> **ABOUT THIS TASK**
Take the entries below and print only the lines from the one with "site SER_S13_K02." through the one with "site 2634, 2014-09-04", exactly as they stand, both ends included.

[Collected data entries]
**********
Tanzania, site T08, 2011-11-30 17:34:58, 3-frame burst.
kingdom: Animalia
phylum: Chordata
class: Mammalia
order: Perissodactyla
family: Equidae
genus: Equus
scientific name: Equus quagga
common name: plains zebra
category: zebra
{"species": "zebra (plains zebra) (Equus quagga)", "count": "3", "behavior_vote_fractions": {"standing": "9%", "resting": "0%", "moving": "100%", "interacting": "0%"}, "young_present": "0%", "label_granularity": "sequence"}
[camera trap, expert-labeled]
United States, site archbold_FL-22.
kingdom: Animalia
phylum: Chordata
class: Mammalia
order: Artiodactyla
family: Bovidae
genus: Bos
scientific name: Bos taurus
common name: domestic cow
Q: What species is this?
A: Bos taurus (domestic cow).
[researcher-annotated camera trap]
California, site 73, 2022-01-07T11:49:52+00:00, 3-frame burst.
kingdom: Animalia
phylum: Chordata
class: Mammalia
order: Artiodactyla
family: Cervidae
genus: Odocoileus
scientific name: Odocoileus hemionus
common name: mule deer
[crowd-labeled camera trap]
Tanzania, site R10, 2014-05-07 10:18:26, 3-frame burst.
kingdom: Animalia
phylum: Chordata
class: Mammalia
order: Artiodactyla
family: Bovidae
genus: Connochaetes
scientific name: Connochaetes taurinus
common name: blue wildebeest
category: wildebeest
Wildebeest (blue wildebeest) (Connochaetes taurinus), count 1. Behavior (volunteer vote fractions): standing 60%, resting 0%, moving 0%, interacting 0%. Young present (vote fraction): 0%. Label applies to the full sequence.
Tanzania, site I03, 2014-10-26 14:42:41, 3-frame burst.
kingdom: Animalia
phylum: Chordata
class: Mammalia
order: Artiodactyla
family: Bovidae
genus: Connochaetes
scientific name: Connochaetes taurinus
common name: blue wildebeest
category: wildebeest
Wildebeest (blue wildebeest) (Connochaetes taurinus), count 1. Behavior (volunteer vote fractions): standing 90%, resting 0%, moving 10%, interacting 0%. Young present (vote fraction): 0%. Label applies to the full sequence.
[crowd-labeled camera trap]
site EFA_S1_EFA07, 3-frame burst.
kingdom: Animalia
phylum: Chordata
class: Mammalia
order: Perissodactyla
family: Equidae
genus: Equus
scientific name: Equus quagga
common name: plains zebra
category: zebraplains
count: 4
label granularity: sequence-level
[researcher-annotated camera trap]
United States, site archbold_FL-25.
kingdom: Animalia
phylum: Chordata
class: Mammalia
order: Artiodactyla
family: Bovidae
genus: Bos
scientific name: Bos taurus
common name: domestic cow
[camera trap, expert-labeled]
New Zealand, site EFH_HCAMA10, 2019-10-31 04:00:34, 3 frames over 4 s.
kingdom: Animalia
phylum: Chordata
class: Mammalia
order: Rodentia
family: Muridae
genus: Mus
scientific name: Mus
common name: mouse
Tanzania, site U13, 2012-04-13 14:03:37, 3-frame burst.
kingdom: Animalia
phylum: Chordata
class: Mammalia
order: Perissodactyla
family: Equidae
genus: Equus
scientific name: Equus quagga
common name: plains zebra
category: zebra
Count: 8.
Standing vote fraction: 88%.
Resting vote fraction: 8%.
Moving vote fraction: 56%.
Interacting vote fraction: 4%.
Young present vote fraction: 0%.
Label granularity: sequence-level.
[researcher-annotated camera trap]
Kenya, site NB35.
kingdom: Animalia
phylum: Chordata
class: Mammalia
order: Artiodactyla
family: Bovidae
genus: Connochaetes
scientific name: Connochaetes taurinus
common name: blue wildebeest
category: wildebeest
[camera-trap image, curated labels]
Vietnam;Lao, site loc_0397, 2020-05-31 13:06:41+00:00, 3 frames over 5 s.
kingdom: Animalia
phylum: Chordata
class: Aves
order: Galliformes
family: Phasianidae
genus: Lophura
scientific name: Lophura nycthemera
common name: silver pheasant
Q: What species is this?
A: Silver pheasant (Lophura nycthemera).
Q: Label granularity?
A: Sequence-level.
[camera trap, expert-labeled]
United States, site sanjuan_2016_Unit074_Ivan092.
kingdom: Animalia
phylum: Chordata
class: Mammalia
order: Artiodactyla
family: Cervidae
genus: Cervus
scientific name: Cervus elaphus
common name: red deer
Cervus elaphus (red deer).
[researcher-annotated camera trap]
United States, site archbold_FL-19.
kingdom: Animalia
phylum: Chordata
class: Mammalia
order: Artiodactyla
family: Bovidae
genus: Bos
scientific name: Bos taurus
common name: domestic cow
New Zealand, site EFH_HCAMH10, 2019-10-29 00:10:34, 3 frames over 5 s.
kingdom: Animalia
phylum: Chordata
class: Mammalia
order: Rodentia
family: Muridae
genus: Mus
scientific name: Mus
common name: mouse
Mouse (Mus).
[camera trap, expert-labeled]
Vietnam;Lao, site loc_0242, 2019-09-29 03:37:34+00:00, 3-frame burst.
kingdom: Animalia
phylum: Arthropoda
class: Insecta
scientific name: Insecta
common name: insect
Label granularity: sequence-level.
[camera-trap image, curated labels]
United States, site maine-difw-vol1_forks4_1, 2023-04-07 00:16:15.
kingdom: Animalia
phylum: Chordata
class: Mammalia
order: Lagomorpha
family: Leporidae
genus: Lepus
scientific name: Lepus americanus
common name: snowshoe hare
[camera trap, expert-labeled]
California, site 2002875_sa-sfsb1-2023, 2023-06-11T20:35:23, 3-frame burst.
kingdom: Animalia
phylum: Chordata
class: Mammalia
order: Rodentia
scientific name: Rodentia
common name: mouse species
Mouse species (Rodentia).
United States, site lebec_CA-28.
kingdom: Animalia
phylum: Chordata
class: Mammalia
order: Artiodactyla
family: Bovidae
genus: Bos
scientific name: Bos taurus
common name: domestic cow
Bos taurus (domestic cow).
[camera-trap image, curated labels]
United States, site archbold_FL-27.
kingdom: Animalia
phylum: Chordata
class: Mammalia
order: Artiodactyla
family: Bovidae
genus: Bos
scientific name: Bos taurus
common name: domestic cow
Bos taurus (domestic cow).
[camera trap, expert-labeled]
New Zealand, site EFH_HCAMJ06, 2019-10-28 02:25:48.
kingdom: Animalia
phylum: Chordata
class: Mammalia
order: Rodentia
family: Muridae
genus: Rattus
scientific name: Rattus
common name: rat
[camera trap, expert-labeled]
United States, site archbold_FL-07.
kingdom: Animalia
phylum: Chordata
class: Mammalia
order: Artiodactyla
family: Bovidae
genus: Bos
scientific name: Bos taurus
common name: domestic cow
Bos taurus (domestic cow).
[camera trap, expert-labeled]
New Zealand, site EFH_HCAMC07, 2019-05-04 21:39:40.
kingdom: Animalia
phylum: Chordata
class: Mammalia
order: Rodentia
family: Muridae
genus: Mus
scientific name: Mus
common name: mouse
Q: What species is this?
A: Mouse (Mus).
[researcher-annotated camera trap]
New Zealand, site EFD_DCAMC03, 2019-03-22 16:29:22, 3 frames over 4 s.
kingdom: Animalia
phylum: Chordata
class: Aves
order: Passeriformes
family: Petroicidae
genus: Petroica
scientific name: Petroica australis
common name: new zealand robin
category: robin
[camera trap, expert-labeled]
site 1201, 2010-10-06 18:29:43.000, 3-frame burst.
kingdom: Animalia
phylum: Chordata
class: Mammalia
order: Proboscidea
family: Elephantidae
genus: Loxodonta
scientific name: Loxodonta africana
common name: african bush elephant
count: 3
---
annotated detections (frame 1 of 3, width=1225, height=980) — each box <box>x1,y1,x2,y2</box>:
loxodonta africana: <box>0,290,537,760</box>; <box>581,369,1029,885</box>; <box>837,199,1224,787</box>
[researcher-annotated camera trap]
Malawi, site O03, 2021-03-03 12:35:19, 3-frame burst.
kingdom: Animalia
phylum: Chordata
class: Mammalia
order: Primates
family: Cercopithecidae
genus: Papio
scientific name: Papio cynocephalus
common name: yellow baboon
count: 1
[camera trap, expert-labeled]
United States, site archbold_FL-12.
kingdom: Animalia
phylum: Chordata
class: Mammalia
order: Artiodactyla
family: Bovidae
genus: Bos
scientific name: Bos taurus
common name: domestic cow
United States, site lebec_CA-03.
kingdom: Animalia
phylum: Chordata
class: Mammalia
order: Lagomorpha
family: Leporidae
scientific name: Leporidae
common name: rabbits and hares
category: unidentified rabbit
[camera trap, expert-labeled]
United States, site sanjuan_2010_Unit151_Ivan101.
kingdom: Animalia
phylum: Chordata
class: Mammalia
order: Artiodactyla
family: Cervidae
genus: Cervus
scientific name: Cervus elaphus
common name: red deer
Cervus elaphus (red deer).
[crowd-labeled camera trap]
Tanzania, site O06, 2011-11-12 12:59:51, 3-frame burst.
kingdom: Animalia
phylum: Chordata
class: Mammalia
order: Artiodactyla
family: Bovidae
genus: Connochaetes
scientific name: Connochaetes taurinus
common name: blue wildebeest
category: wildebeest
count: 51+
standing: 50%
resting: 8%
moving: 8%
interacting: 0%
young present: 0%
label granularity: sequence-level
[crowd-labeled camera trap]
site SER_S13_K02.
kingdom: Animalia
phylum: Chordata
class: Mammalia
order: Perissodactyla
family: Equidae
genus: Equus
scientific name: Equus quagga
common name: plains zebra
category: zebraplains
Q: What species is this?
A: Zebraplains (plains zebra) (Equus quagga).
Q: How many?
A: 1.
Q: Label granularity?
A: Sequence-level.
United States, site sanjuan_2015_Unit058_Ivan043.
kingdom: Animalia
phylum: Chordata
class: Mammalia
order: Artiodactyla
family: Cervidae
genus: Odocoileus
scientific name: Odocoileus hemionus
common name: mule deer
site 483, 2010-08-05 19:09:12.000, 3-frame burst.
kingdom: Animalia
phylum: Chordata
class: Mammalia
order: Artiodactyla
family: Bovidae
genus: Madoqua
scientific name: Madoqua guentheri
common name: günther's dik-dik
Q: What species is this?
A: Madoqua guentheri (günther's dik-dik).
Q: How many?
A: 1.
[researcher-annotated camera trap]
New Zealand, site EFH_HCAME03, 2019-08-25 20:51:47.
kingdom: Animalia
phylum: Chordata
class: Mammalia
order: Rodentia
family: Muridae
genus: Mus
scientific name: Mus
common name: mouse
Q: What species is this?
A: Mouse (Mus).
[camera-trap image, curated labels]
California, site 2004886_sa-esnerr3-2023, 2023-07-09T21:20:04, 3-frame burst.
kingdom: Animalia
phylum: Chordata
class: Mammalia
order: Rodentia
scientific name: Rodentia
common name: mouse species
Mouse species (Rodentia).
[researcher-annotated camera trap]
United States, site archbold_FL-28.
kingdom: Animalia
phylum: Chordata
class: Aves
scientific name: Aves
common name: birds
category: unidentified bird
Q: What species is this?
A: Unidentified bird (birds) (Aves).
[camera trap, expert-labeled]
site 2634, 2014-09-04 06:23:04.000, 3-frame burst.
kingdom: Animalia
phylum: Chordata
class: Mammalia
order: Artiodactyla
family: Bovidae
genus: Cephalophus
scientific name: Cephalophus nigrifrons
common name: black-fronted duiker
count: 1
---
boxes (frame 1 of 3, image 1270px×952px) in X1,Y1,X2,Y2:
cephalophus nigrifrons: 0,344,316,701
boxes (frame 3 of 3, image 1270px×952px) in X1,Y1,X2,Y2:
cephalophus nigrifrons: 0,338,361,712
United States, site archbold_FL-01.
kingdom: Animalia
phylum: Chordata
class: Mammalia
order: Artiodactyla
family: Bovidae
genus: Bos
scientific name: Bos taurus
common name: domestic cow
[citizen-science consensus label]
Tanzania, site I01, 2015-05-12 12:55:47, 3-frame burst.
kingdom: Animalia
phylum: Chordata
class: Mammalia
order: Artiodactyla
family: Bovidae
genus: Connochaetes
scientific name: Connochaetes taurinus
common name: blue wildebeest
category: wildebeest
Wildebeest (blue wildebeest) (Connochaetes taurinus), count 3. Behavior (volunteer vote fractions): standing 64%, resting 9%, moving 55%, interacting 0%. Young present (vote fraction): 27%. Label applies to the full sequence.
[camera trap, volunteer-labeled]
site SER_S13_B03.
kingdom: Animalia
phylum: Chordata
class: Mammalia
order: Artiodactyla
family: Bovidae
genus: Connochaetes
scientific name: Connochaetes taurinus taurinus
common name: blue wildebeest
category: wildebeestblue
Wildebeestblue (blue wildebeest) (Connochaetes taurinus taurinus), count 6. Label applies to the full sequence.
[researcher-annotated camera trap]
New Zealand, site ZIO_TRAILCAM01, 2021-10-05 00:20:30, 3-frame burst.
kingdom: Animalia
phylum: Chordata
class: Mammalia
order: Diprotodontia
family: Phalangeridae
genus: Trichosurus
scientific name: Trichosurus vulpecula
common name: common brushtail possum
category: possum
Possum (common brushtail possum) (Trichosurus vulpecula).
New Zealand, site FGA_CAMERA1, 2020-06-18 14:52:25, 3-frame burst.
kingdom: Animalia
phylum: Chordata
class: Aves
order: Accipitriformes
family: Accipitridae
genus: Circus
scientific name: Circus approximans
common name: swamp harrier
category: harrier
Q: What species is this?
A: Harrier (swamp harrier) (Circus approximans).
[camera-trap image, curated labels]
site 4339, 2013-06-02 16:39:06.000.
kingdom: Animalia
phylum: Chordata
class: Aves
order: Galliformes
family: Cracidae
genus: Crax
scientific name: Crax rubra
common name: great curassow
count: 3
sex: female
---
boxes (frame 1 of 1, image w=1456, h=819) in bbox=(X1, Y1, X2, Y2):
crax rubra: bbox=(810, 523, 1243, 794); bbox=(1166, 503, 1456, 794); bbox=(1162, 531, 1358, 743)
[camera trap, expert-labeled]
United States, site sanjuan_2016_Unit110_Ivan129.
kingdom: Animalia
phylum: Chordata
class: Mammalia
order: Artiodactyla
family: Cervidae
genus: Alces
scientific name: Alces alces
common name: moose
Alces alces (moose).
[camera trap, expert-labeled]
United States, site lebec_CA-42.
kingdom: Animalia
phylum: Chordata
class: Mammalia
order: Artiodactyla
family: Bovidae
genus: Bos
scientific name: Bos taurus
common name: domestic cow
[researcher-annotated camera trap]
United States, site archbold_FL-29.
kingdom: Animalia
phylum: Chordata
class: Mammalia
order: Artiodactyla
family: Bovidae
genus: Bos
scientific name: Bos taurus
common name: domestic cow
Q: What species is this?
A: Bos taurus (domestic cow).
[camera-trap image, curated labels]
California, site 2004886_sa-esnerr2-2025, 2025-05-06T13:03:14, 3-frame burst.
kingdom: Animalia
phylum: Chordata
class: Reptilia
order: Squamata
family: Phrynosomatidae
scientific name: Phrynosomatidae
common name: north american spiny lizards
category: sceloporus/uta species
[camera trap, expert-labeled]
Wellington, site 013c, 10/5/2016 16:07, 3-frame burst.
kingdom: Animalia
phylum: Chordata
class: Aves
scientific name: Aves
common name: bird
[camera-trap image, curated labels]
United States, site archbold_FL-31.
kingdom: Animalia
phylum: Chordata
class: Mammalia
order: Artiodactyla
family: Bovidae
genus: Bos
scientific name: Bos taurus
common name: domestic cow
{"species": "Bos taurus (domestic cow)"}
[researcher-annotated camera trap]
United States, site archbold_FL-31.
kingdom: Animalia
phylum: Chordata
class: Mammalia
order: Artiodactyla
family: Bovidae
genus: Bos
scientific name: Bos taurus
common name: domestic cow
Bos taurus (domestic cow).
**********
> **ANSWER SECTION**
site SER_S13_K02.
kingdom: Animalia
phylum: Chordata
class: Mammalia
order: Perissodactyla
family: Equidae
genus: Equus
scientific name: Equus quagga
common name: plains zebra
category: zebraplains
Q: What species is this?
A: Zebraplains (plains zebra) (Equus quagga).
Q: How many?
A: 1.
Q: Label granularity?
A: Sequence-level.
United States, site sanjuan_2015_Unit058_Ivan043.
kingdom: Animalia
phylum: Chordata
class: Mammalia
order: Artiodactyla
family: Cervidae
genus: Odocoileus
scientific name: Odocoileus hemionus
common name: mule deer
site 483, 2010-08-05 19:09:12.000, 3-frame burst.
kingdom: Animalia
phylum: Chordata
class: Mammalia
order: Artiodactyla
family: Bovidae
genus: Madoqua
scientific name: Madoqua guentheri
common name: günther's dik-dik
Q: What species is this?
A: Madoqua guentheri (günther's dik-dik).
Q: How many?
A: 1.
[researcher-annotated camera trap]
New Zealand, site EFH_HCAME03, 2019-08-25 20:51:47.
kingdom: Animalia
phylum: Chordata
class: Mammalia
order: Rodentia
family: Muridae
genus: Mus
scientific name: Mus
common name: mouse
Q: What species is this?
A: Mouse (Mus).
[camera-trap image, curated labels]
California, site 2004886_sa-esnerr3-2023, 2023-07-09T21:20:04, 3-frame burst.
kingdom: Animalia
phylum: Chordata
class: Mammalia
order: Rodentia
scientific name: Rodentia
common name: mouse species
Mouse species (Rodentia).
[researcher-annotated camera trap]
United States, site archbold_FL-28.
kingdom: Animalia
phylum: Chordata
class: Aves
scientific name: Aves
common name: birds
category: unidentified bird
Q: What species is this?
A: Unidentified bird (birds) (Aves).
[camera trap, expert-labeled]
site 2634, 2014-09-04 06:23:04.000, 3-frame burst.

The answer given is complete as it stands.